---- Data supplied

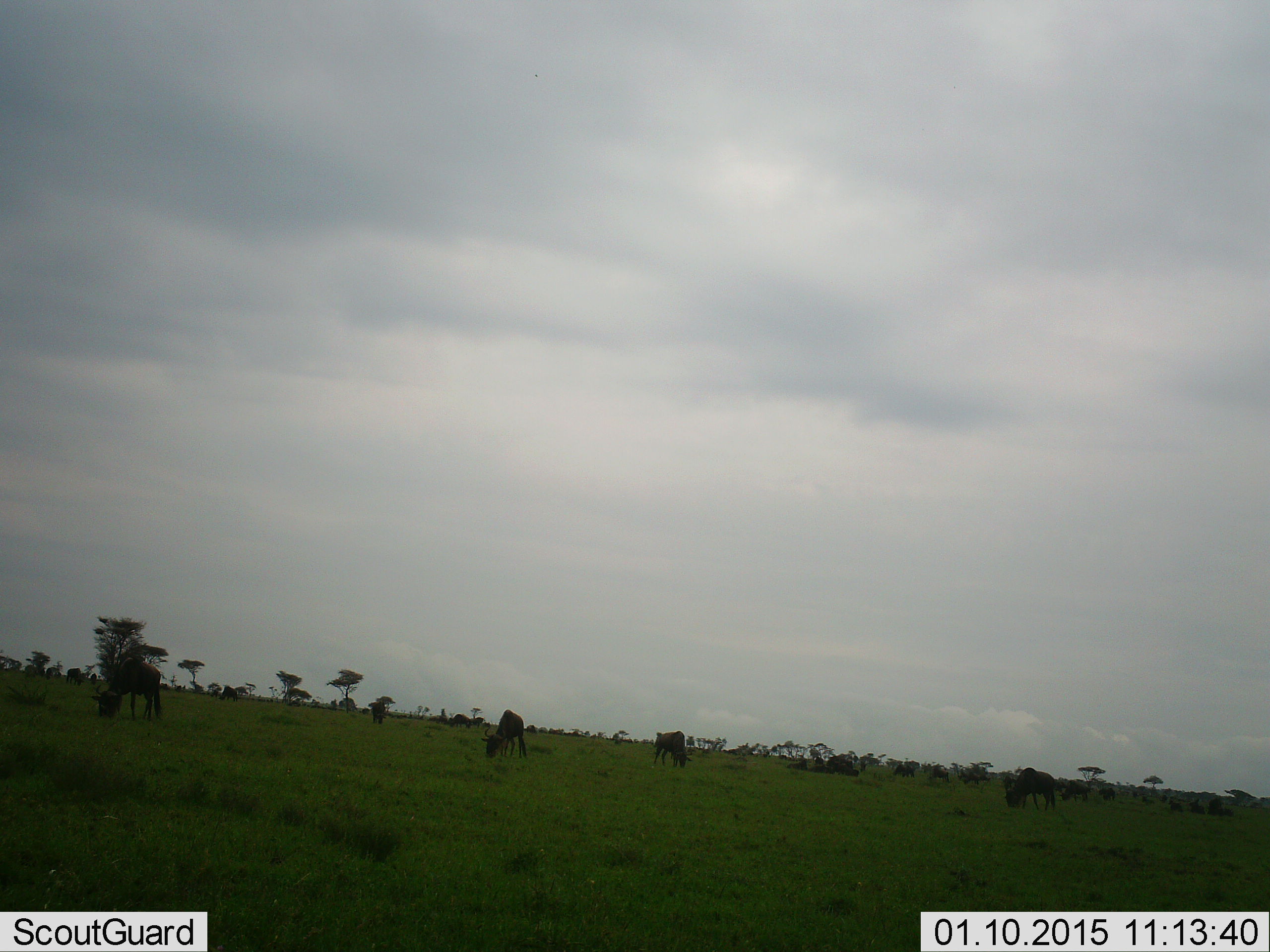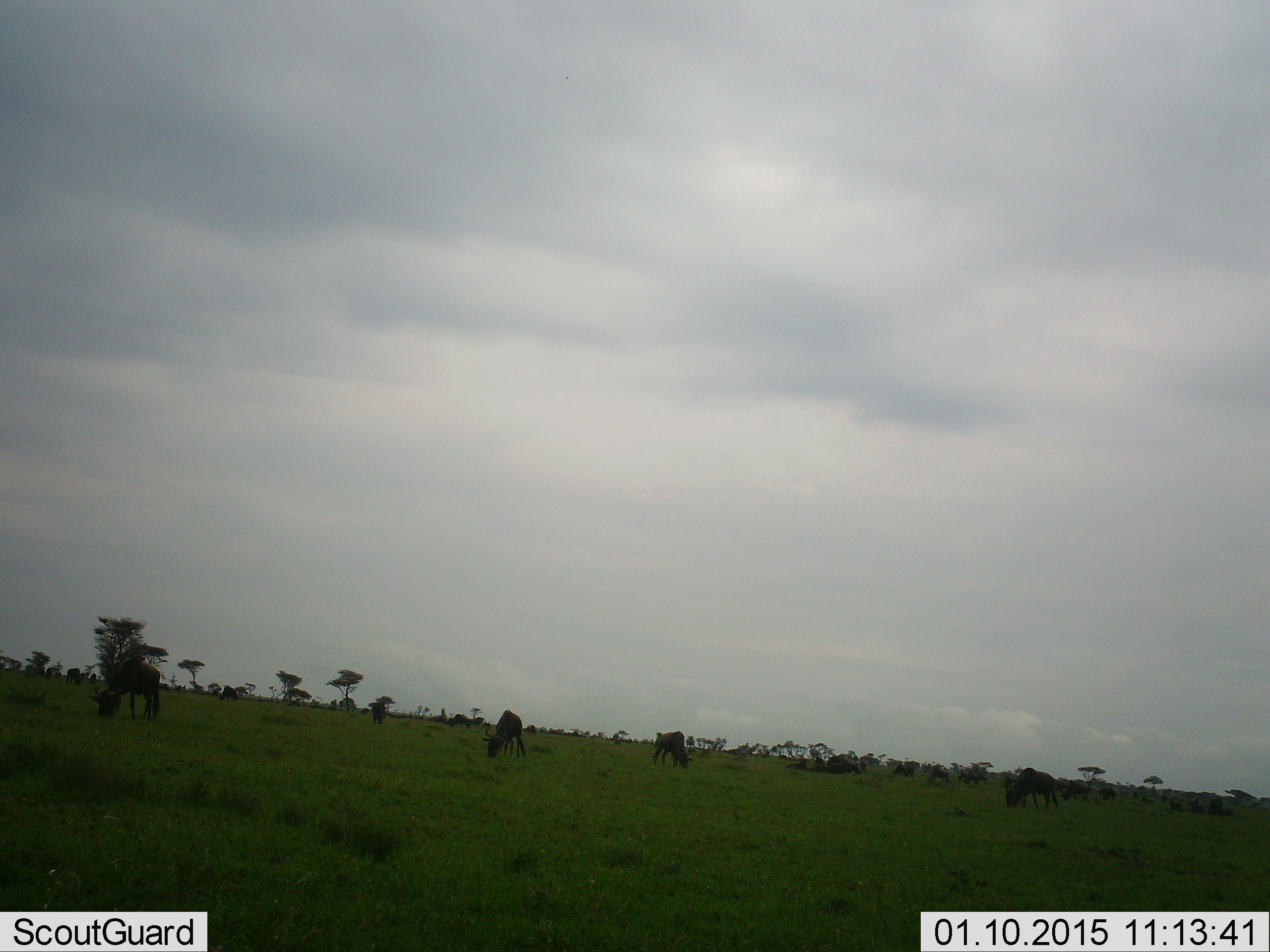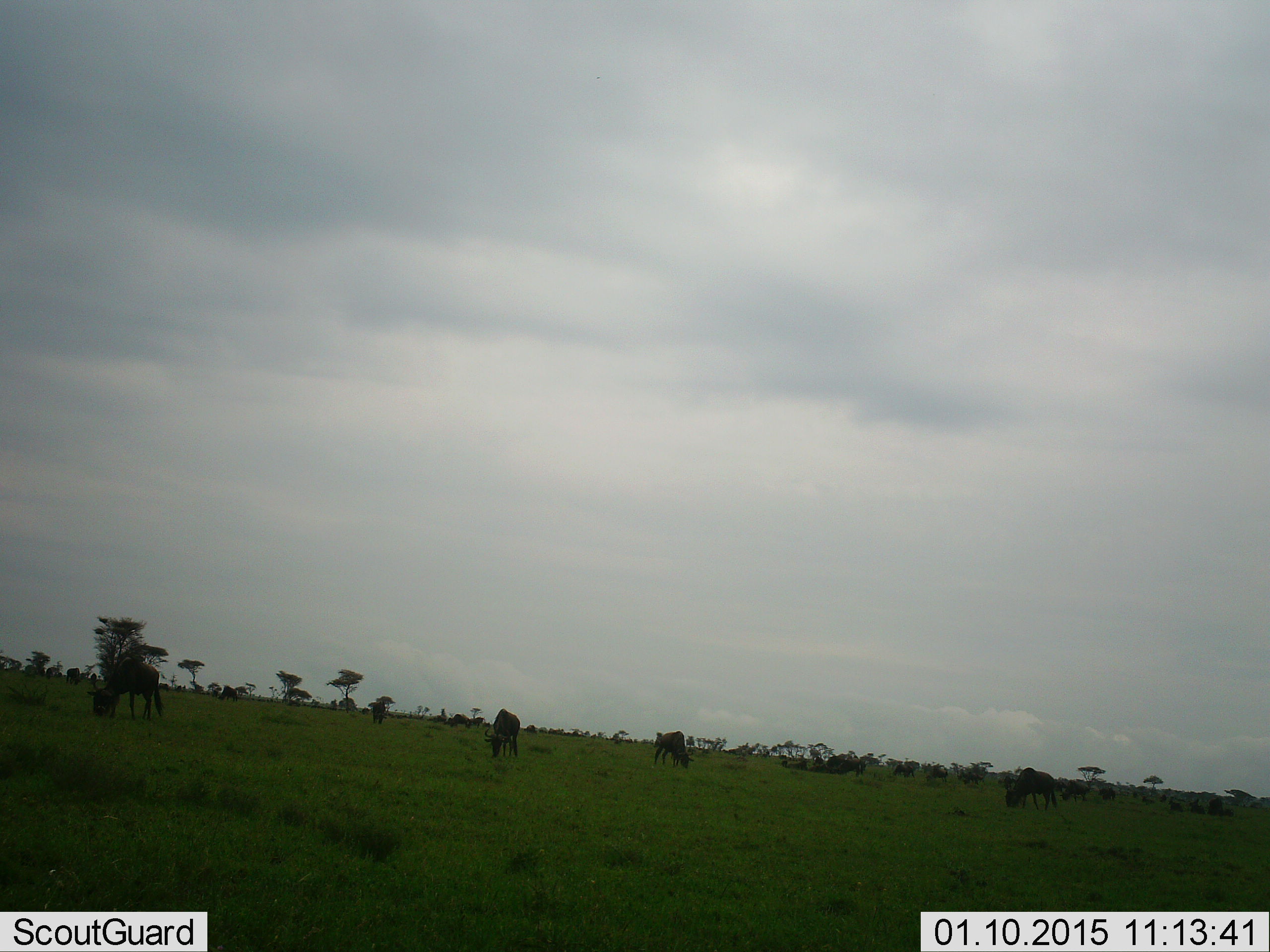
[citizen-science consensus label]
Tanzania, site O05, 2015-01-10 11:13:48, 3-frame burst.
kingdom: Animalia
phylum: Chordata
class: Mammalia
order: Artiodactyla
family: Bovidae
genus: Connochaetes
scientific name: Connochaetes taurinus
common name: blue wildebeest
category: wildebeest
Wildebeest (blue wildebeest) (Connochaetes taurinus), count 7. Behavior (volunteer vote fractions): standing 40%, resting 10%, moving 10%, interacting 0%. Young present (vote fraction): 0%. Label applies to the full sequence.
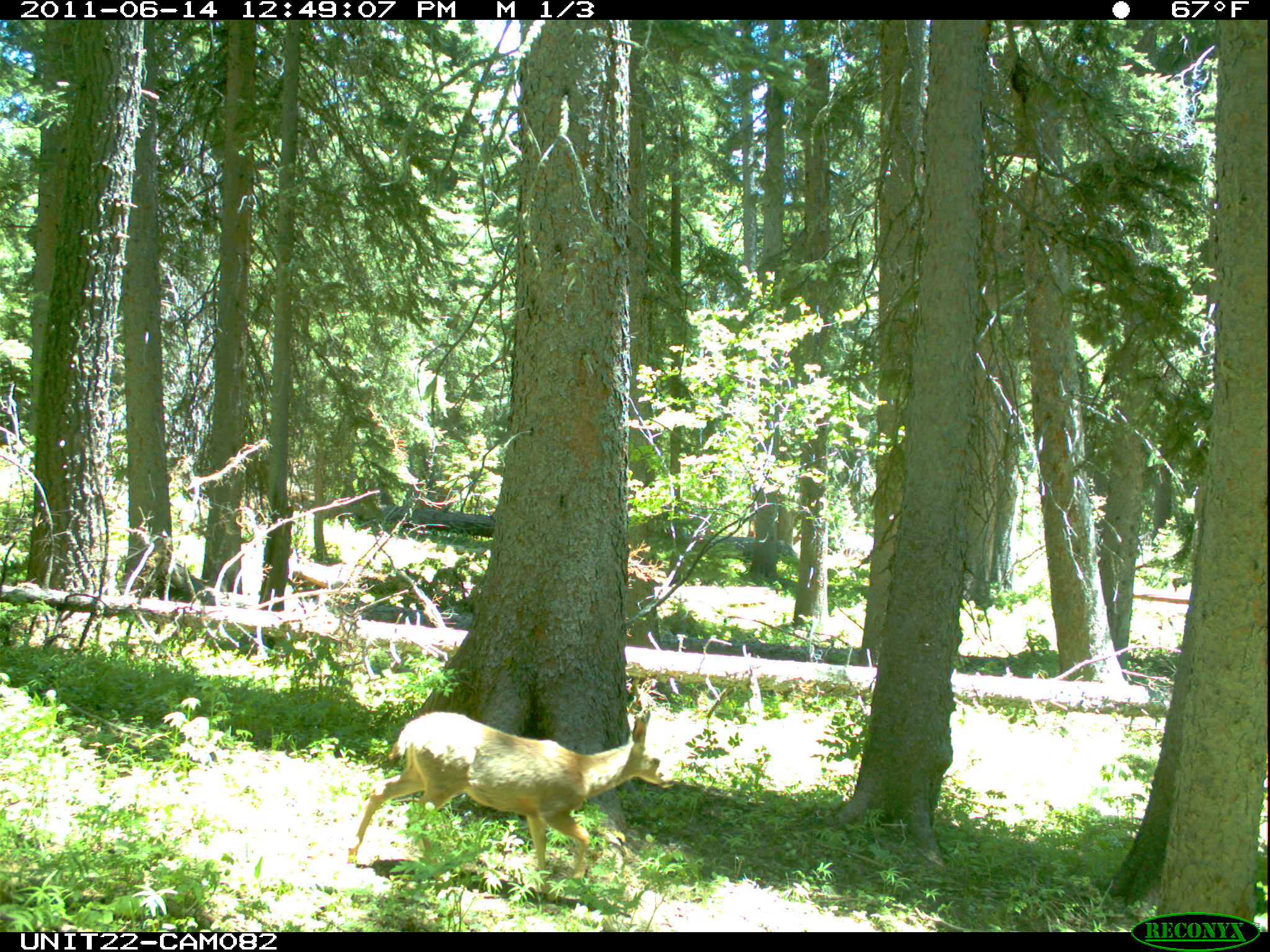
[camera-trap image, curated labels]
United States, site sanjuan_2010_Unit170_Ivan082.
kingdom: Animalia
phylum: Chordata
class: Mammalia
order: Artiodactyla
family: Cervidae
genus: Odocoileus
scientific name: Odocoileus hemionus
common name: mule deer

--------

Exercise
Give back exactly the lines above from the one with "Tanzania, site O05, 2015-01-10" through the one with "[camera-trap image, curated labels]", both included. Pictures don't belong in the copy.

Output of the exercise
Tanzania, site O05, 2015-01-10 11:13:48, 3-frame burst.
kingdom: Animalia
phylum: Chordata
class: Mammalia
order: Artiodactyla
family: Bovidae
genus: Connochaetes
scientific name: Connochaetes taurinus
common name: blue wildebeest
category: wildebeest
Wildebeest (blue wildebeest) (Connochaetes taurinus), count 7. Behavior (volunteer vote fractions): standing 40%, resting 10%, moving 10%, interacting 0%. Young present (vote fraction): 0%. Label applies to the full sequence.
[camera-trap image, curated labels]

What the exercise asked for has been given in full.